Review of Another Chance

Fantasy sex comedy is a mixed bag
29 April 2023
My review was written in May 1988 after a Cannes Film Festival Market screening.

"Another Chance" is a sex comedy with enough laughs (both intentional and otherwise) to find an audience in today's crowded market. Unfortunately, it tries to cram in too much contrasting material, resulting in wide swings in tone and tastefulness that keep it out of the first rank.

Bruce Greenwood is fresh and appealing as anthero John Ripley, a womanizer who stars in a tv soap. Though all women are his targets (and the film piles on a nonstop parade of California beauties), he soon focuses on British model Jacky (voluptuous Vanessa Angel), smashingly until she catches him with fantasy temptress Barbara Edwards (former Playboy magazine model).

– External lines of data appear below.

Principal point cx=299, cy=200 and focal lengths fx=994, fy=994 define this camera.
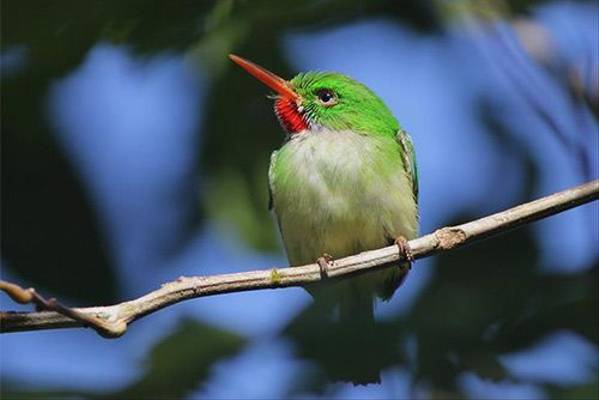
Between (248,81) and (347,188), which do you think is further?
(347,188)

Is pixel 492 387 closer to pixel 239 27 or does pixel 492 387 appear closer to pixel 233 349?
pixel 233 349

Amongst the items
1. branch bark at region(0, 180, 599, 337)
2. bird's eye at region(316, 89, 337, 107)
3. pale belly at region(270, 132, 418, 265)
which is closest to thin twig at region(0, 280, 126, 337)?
branch bark at region(0, 180, 599, 337)

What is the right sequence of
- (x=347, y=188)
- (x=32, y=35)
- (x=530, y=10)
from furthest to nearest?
(x=347, y=188) → (x=530, y=10) → (x=32, y=35)

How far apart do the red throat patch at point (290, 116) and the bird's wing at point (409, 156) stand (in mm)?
373

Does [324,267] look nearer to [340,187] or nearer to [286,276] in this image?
[286,276]

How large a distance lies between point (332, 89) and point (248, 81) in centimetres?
103

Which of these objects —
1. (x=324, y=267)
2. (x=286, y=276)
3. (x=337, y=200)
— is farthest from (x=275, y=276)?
(x=337, y=200)

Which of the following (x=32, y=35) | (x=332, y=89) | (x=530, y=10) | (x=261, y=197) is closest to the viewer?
(x=32, y=35)

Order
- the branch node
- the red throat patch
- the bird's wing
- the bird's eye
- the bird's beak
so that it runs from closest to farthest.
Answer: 1. the branch node
2. the bird's beak
3. the red throat patch
4. the bird's wing
5. the bird's eye

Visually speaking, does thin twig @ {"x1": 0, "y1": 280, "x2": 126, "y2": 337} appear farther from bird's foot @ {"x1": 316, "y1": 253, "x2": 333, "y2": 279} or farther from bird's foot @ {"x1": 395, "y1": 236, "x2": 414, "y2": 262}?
bird's foot @ {"x1": 395, "y1": 236, "x2": 414, "y2": 262}

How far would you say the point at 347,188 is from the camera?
11.4 feet

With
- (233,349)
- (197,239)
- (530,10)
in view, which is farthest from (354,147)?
(233,349)

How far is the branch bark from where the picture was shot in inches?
74.0

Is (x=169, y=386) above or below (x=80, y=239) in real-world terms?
below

As hinted by an opening nightmare scene of Ripley facing judgment in heaven before St. Peter for his misdeeds, pic is a fantasy, recalling the cautionary Cecil B. DeMille pageants of sin and redemption. Actor turned director Jesse Vint lays it on a bit too thick in contrasting the good side of Ripley's nature (idyllic visits to his cornpone family's farm) and the sleazy lifestyle that not only he bu also his vulgar agen (Frank Annese in a well-tuned performance) and seemingly all of Hollywood epitomize. Pic errs in trying to simultaneously portray sexist attitudes (with the usual exploitation of femme bodies and their depiction as airheads) combined with a criticism of same.

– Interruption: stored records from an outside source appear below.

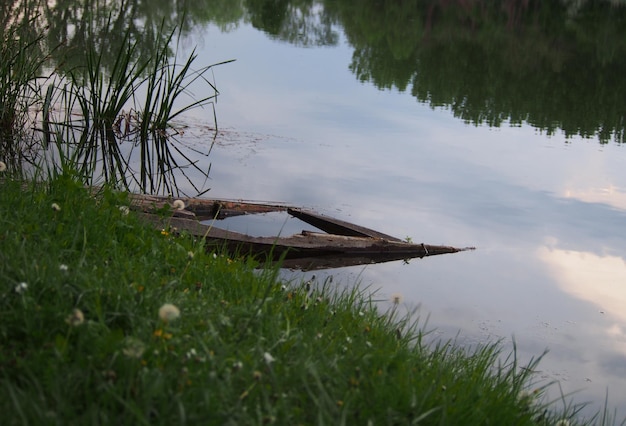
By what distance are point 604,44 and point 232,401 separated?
70.6 feet

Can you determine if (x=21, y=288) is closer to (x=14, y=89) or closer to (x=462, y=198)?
(x=14, y=89)

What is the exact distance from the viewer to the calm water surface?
5.43m

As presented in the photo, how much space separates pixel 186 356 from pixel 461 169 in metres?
6.81

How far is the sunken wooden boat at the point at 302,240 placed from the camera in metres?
5.29

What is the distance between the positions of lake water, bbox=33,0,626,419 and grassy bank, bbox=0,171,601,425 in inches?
52.3

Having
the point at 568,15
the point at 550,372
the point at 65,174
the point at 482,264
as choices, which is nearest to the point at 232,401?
the point at 65,174

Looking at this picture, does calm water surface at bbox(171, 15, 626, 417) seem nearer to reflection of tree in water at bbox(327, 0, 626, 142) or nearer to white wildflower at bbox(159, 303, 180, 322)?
reflection of tree in water at bbox(327, 0, 626, 142)

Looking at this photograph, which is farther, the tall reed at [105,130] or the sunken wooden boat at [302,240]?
the tall reed at [105,130]

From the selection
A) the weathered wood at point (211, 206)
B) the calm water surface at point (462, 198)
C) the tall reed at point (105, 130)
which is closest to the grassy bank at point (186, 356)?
the calm water surface at point (462, 198)

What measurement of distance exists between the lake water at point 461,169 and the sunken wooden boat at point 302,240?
0.40 ft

Some outlandish scenes, particularly in the escalating final reels, stand out, as Robert Sacchi carefully sairitizes his typecasting by portraying a psychotic Bogart imitator, with the switch that he picks fights with people rather than the other way around; down and out after breaking up with Jacky, destitute Ripley is reduced to hiring on as an imitator of himself and in one of the film's more acid scenes has to put up with stinging criticism from a lowlife agent.

To pic's detriment, Vint also includes spurious material, such as a disconnected scene of Ripley's beautiful white German shepherd getting killed (so it can figure sentimentally later on) and overreliance on dream sequences, which render the underlying fantasy elements confusing.

Angel (previously in "Spies Like Us") is a real find in the lead role and supporting cast is solid. Rocky the dog certainly is an able scene stealer. In a single scene as the landlady, Anne Ramsey virtually duplicates her recent Oscar-nominated "Throw Momma" persona.